‘Dormant’ California Supervolcano Packed With 240 Cubic Miles of Magma

Early winter in Long Valley.Image: Joshua Hammari/Wikimedia

It’s been around 100,000 years since California’s Long Valley supervolcano experienced a major eruption, but this supposedly dormant caldera has been acting a bit strangely over the past four decades. New research suggests 240 cubic miles of magma still exists within this supervolcano, but thankfully, a major eruption remains unlikely.

The Long Valley Caldera, located near Mammoth Mountain in eastern California, has been quiet for millennia, but its history is one of tremendous violence. Around 760,000 years ago, this supervolcano experienced a colossal six-day eruption that sent lava flows 30 miles (50 km) away and falling ash as far as Nebraska. The collapse of this volcano’s magma chamber resulted in the formation of the Long Valley Caldera, which experienced many subsequent eruptions during the following years, but nothing major for the past 100,000 years; a volcano forms a depression, called a caldera, after ejecting the majority of its magmatic material.

Map of the the Long Valley Caldera.Image: A. F. Flinders et al., 2018/Geology

Today, this dormant volcano features a bowl-shaped caldera about 20 miles long and 0.6 miles (one kilometer) deep, but it’s not as quiet as it appears. Since 1978, the dome of this caldera has been growing steadily higher—an observation which suggests new magma is leaking into the reservoir, or that it’s entering into its final stages, with the recent uplift related to the expulsion of its last remaining stores of liquid magma. But these are theories. Prior to the new study, scientists weren’t entirely sure about the caldera’s exact physical characteristics, despite extensive investigations over the past 40 years; previous research revealed small geologic features at very shallow depths, and very large features at deeper depths, creating a blindspot in the mid-crustal regions.

The updated model of the Long Valley magmatic system.Illustration: A. F. Flinders et al., 2018/Geology

A new study led by Ashton F. Flinders from the U.S. Geological Survey’s California Volcano Observatory in Menlo Park, California, is now offering the most detailed description of the Long Valley Caldera to date. The new research, published in the science journal Geology, suggests the reservoir contains over 240 cubic miles (1,000 cubic kilometers) of semi-molten magma. Of this total, approximately 27 percent is in a liquid state—and thank goodness for that. At least 50 percent of the magma within a caldera needs to be in a liquid state to facilitate a large-scale super-eruption, according to the researchers.

“We estimate the reservoir currently contains enough melt to support another supereruption comparable in size to the caldera-forming eruption [767,000 years ago],” write the authors in the study. “However, this volume and a relatively high melt fraction in no way ensures that the magma is eruptible.”

Phew. Despite these words of assurance, the researchers don’t know how the melted magma is distributed within the reservoir, which could mean that “normal” eruptions, i.e. non-super-eruptions, remain a distinct possibility. As this latest research suggests, this volcano may not be as dormant as we’ve been led to believe.
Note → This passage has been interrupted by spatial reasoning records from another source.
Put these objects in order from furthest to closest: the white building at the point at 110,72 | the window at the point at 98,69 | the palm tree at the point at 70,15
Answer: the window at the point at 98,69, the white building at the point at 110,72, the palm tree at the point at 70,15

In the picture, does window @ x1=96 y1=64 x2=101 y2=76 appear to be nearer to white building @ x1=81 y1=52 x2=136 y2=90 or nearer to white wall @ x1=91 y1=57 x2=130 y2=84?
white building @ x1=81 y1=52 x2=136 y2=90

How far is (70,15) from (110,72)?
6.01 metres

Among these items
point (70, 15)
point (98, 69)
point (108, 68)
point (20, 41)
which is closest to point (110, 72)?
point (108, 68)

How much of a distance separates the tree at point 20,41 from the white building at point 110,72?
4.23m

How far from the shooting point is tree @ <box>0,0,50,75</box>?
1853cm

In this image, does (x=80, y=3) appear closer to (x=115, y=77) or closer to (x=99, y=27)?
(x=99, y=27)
“While supervolcanoes like Long Valley are rare, understanding the volume and concentration of melt in their magma reservoirs is critical for determining their potential hazard,” the researchers write.

Cross section of the caldera. Image: A. F. Flinders et al., 2018/Geology

Flinders and his colleagues performed this work by analyzing seismic data collected for the past 26 years at locations within 95 miles (150 kilometers) of the caldera. They calculated the shear-wave velocity of the caldera’s internal structure using the historical earthquake tomography data (a technique in which x-rays are used to display a cross-section through a solid body, like the Earth’s crust), where high shear-wave velocity indicated low amplification of seismic waves and low shear-wave velocity represented areas experiencing intense amplification. The lower the shear-wave velocity, the more fluid the material.

Armed with this data, the researchers created a 3D image of the caldera’s interior, which they used to estimate the amount of molten and semi-molten magma within the chamber, including the 240 cubic miles of magma detected within a zone at the crust’s middle regions.

As for the gradually rising dome, the researchers say it’s likely the supervolcano going through its death throes, as its magma stores slowly transform into solid rock and squeegee out the remain lava. The Long Valley Caldera may still be capable of unleashing ordinary-sized eruptions, but nothing on the scale of what happened hundreds of thousands of years ago.

Sadly, the same cannot be said for another California caldera—the Yellowstone supervolcano, which is packed with about 2,400 cubic miles (10,000 cubic kilometers) of magma. It could be decades or even centuries before, or even if, this supervolcano erupts, so Californians can chill for now.